Miuccia’s Newest Challenge
Miuccia Prada had just earned a PhD in political science when she decided to take the reins of her family’s luxury leather goods business in 1978. Since then she has affirmed herself as the one of the world’s most celebrated trendsetters of exclusive fashion and luxury goods. You are not chic if you are not wearing Prada.
Not only has she single-handedly changed the face of contemporary fashion, but the Milan-based designer is now ready to make her art world debut. Alongside her husband, Patrizio Bertelli, she recently announced the opening of a permanent contemporary art museum located in Milan’s former distillery district, situated on Largo Isarco, a few minutes from Piazzale Lodi in the southern part of the city. A longtime art collector, Miuccia and her husband first launched the Fondazione Prada in 1993 with the principle aim of ‘allowing artists, whether famous or not, to create art that is too ambitious and apparently impossible due to excessive costs or extravagance or other difficulties’, she recently told La Repubblica.

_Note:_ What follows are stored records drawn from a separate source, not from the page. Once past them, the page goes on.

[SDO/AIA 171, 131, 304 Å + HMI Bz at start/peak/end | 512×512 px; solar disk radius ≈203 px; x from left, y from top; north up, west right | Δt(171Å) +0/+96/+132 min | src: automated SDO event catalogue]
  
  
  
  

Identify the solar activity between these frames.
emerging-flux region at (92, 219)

According to Signora Prada, as she is affectionately called by her employees, the Fondazione Prada has hundreds of artworks sitting crates in anticipation of the museum’s opening, estimated to occur three years from now. The 17,500-square metre structure, designed by Dutch architect Rem Koolhaus, will feature a shop and café, a large exhibition space for art installations, museum offices, Prada archives, a tower, and an underground auditorium for cinema, theatre performances and conferences.
Rather than calling it a museum, which ‘is an old, somewhat funerary word’, the world-renowned designer says she is now ready to let her two most delectable pleasures, art and fashion, converge: ‘For years I felt guilty dedicating myself to such a frivolous world like fashion, but I later understood that clothing has a meaning that goes beyond trademarks. In the end, you can’t be a true entrepreneur if you are not creative…In art, as in fashion, what interests me the most is breaking the rules’. It is for this reason that Signora Prada has become the first-ever Italian designer to make the cover of the New York Times magazine, which deeming her ‘one of the people who has redrawn the art world’.
Eighty Years Of Ferragamo
When, in 1960, Wanda Ferragamo suddenly became a widow at 38, all six of her children immediately stepped up to help her build on the dream that her husband, Salvatore, started.

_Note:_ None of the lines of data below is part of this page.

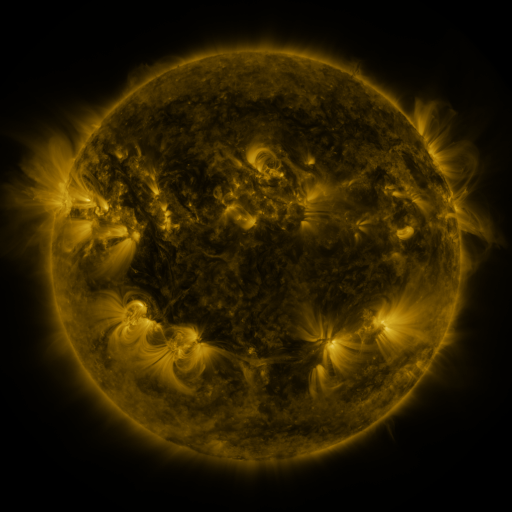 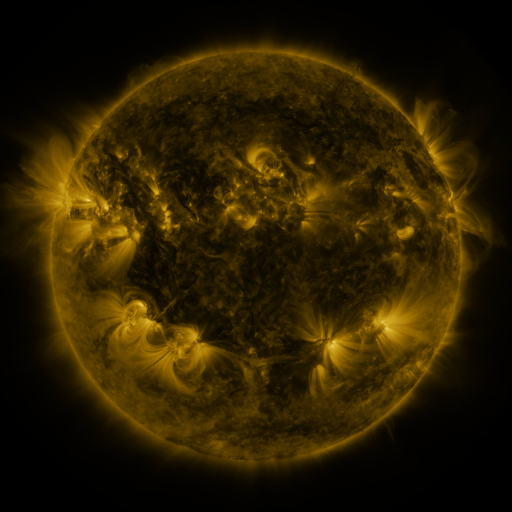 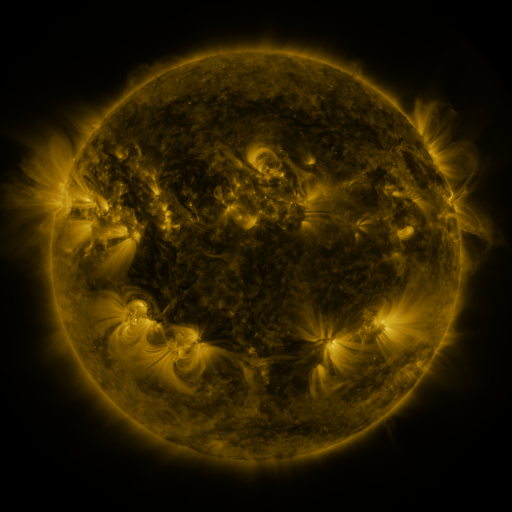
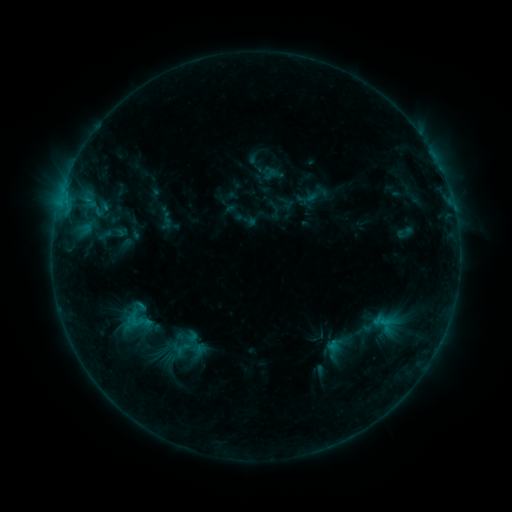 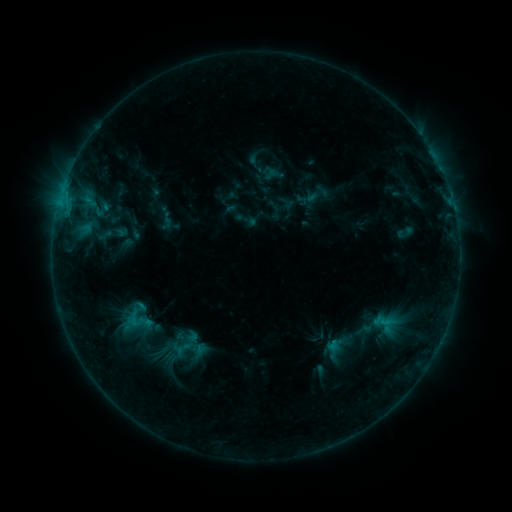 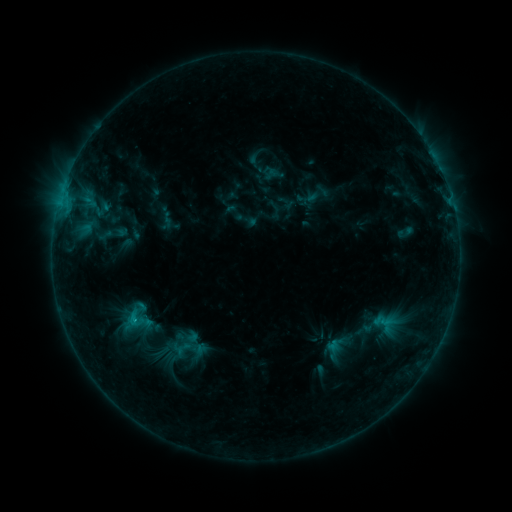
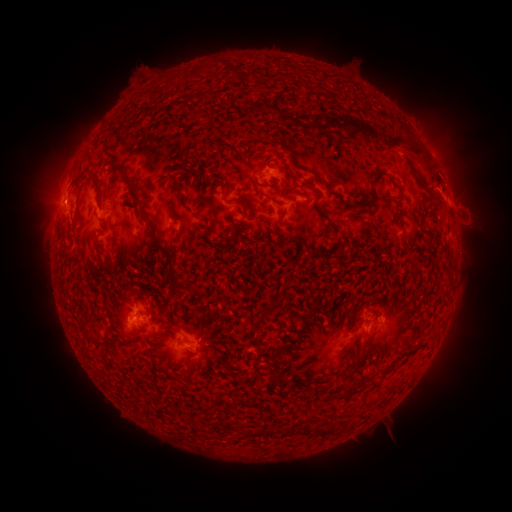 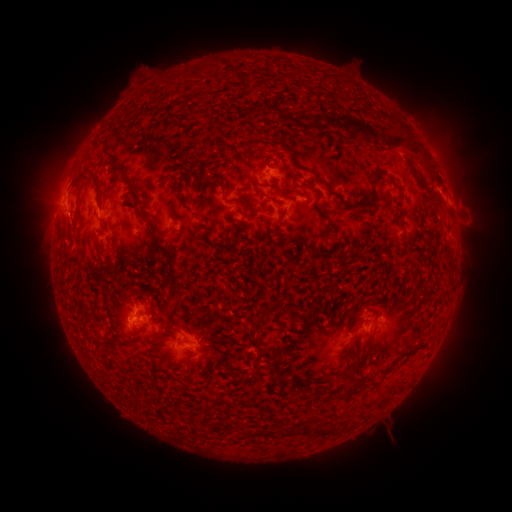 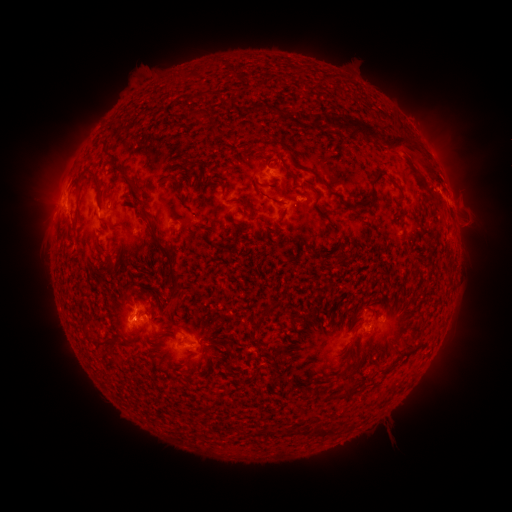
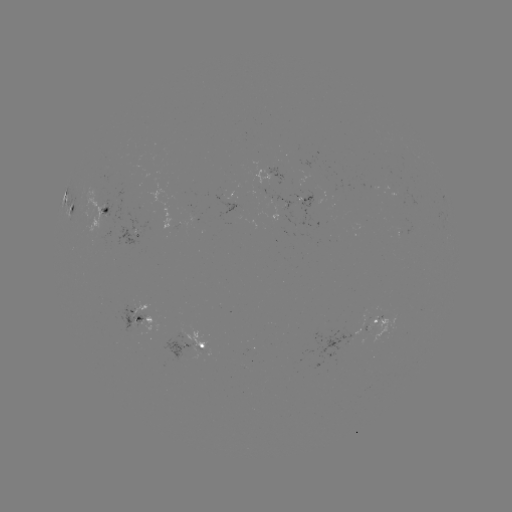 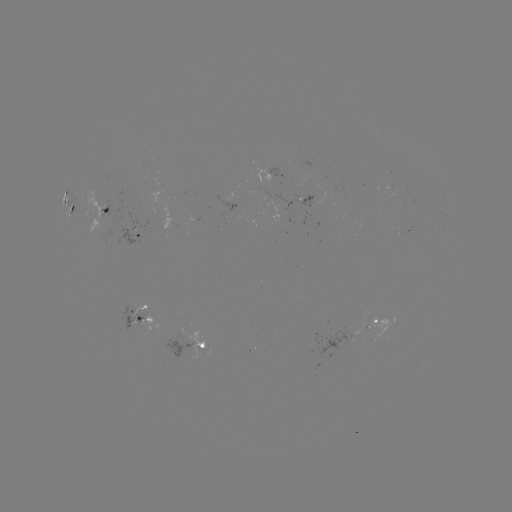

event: flare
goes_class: C1.0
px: (135, 318)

Everyone in casa Ferragamo has worked in unison to continue to develop the unparalleled success of the shoe business, which now features a wide range of accessories, including foulards, watches, perfume and men’s and woman’s collections. Though Wanda’s three sons, Ferruccio, Leonardo and Massimo, may be the most well known of her children, it is virtually impossible to overlook the strong female presence in the historic Florentine fashion house, from Wanda, who still leads the business at 86 years old, to her daughter Giovanna Gentile Ferragamo, often referred to as the true ‘guardian of the Ferragamo style’, who heads the holding group responsible for the launch of the maison’s first woman’s clothing line.

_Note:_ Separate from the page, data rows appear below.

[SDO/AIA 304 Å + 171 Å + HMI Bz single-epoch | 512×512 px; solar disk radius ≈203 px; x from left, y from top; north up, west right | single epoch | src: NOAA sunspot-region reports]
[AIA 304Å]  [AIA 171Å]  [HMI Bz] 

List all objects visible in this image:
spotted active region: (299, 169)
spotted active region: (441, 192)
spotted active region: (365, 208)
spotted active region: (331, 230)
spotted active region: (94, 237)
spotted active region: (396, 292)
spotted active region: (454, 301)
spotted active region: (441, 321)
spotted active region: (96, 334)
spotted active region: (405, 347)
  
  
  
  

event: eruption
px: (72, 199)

Since Salvatore Ferragamo passed away, every family member has helped to construct the international fashion empire, which today counts a total of 500 stores worldwide. With 25 stores located in China (a country that represents 30 percent of sales), what better place to celebrate the company’s 80th anniversary than in Shanghai.
Against the spectacular backdrop of the Shanghai cityscape, the anniversary celebration took place in the Port Cruise Terminal. Opening with a striking ballet performance by Roberto Bolle and Canadian sensation Greta Hodgkinson along the 144-metre runway, celebrations followed with a fashion show and all-night party. Along side New York dj Coleman, who was flown in especially for the event, the celebrities in attendance included Jennifer Jason Lee, Jessica Tan, Jennifer Goodwin and Christina Ricci.